Currently the United States has tariffs ranging from 6 to 20 percent on garment imports, and the EU a 12 percent tariff, Omar said.
TRADE CONCESSIONS MORE LONG-LASTING
“All we are asking for is a duty suspension by those markets for a period of three years, to give us a leg up immediately,” Omar said. “Trade concessions will be much better and more long-lasting than tsunami aid.” In the past few months, Brandix, which prides itself on being a vertical supplier, has doubled the capacity of its textile processing plant to 4 million yards (metres) a month.
It bought two new plants and two weeks ago broke ground for a new plant that will make jeans for Levi Strauss & Co.
“We are ramping up our plans and are hoping for 30 percent growth,” Omar said.
Brandix counts Limited Brand Inc’s (LTD.N) Victoria’s Secret brand of lingerie, Gap Inc (GPS.N), Liz Claiborne (LIZ.N), Next (NXT.L), Marks & Spencer (MKS.L) and Tommy Hilfiger (TOM.N) among its top clients.
Sri Lanka is also an attractive destination for new investments in textiles, Omar said. He said a knitted-fabric mill has been relocated to the island from Singapore.
A similar tone was sounded by MAS Holdings, which manufactures everything from elastic, fabric and accessories to finished garments.
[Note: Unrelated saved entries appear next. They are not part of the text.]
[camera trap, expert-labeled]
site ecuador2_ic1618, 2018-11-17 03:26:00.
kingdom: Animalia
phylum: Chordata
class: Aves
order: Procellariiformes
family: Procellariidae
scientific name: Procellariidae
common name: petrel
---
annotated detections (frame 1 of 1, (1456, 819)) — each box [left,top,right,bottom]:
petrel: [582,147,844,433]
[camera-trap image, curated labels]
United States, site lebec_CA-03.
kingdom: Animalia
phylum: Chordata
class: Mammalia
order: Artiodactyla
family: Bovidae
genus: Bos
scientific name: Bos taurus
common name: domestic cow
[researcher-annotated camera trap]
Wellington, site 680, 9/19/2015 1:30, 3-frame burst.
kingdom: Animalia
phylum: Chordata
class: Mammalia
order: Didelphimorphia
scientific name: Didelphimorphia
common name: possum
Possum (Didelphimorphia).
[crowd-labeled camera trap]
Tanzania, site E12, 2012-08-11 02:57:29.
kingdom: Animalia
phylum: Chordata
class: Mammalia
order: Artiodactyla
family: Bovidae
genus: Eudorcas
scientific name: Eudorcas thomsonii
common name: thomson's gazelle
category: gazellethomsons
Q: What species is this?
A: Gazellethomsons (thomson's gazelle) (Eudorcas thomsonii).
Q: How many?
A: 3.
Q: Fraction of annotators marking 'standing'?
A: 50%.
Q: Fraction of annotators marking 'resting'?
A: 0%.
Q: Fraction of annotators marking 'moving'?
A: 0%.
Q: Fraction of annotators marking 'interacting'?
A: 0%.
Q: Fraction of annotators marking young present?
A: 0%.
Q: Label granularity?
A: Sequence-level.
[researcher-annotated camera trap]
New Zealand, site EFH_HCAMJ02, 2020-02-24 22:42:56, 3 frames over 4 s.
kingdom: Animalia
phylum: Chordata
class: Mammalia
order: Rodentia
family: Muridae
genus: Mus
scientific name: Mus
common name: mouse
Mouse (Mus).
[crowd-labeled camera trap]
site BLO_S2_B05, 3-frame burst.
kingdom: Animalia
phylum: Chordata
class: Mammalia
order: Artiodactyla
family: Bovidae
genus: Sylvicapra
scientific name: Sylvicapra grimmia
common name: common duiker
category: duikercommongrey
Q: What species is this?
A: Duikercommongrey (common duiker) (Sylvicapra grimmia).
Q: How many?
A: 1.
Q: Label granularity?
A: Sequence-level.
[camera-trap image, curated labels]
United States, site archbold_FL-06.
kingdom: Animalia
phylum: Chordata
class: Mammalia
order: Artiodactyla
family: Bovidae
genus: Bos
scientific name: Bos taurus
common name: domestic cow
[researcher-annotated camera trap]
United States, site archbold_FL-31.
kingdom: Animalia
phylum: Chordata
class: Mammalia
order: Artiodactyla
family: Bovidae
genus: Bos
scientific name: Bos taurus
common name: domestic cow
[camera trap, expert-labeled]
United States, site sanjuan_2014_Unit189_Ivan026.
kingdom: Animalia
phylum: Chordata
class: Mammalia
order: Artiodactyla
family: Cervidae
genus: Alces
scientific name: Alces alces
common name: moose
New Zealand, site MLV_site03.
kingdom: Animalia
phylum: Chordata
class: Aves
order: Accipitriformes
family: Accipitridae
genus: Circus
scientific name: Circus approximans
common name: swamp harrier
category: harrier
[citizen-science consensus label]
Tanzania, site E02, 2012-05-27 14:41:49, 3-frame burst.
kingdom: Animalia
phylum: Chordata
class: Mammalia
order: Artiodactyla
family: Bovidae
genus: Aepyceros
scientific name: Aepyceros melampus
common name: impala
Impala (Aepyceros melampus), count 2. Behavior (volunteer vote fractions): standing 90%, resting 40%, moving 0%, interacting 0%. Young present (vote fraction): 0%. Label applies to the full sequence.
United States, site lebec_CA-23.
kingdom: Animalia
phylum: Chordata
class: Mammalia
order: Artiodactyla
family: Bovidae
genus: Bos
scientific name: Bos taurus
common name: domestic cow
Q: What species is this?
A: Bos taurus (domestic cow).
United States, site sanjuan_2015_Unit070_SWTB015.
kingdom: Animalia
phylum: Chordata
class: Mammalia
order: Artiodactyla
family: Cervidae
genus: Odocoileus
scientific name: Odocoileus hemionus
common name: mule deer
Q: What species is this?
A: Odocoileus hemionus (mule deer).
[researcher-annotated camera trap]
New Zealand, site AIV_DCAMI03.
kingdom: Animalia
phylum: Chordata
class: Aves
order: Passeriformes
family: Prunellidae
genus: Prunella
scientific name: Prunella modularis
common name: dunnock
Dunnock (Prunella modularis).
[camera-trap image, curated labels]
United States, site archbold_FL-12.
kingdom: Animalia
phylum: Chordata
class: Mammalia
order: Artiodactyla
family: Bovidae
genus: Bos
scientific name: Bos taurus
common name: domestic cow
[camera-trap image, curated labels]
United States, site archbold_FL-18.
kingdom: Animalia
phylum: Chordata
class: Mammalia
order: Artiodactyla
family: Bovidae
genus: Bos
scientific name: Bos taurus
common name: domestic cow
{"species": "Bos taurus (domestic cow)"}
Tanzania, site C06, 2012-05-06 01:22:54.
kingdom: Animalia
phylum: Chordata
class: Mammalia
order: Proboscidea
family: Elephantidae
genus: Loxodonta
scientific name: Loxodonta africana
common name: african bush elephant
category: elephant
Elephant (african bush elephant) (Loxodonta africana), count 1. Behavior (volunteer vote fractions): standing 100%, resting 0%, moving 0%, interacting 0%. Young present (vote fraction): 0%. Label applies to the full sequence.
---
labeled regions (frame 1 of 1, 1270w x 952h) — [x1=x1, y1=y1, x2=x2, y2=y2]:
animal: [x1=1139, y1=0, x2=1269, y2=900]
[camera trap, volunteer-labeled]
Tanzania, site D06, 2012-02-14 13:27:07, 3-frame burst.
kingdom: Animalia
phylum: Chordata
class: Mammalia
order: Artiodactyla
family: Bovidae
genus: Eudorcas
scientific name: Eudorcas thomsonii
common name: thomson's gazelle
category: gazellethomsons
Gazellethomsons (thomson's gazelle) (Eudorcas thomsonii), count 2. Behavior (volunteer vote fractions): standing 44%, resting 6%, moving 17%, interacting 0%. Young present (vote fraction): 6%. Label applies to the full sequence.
Gomes, who is managing director of the Sara Lee/MAS Holdings joint venture, says MAS has been looking to expand its design and development capabilities by investing in the entire supply chain.
To that end, MAS has set up joint ventures with Limited – it is the largest supplier to Victoria’s Secret -Triumph International, Sara Lee Courtaulds, Stretchline, Brandot, Textured Jersey, Prym Newey, and lace leader Noyon. It also makes leisurewear for Nike Inc (NKE.N).
MAS employs 23,000 people. It lost three employees to the tsunami. The privately held company had turnover in 2004 of $450 million, up 30 percent from the previous year, Gomes said, and is looking to push to at least $500 million in 2005.
“People think Sri Lanka is full of tailoring shops,” Gomes said. “But companies like MAS have invested a lot of money in bringing design capability into the organisation. We are between 14 and 17 percent cheaper than China and we can hold our own.”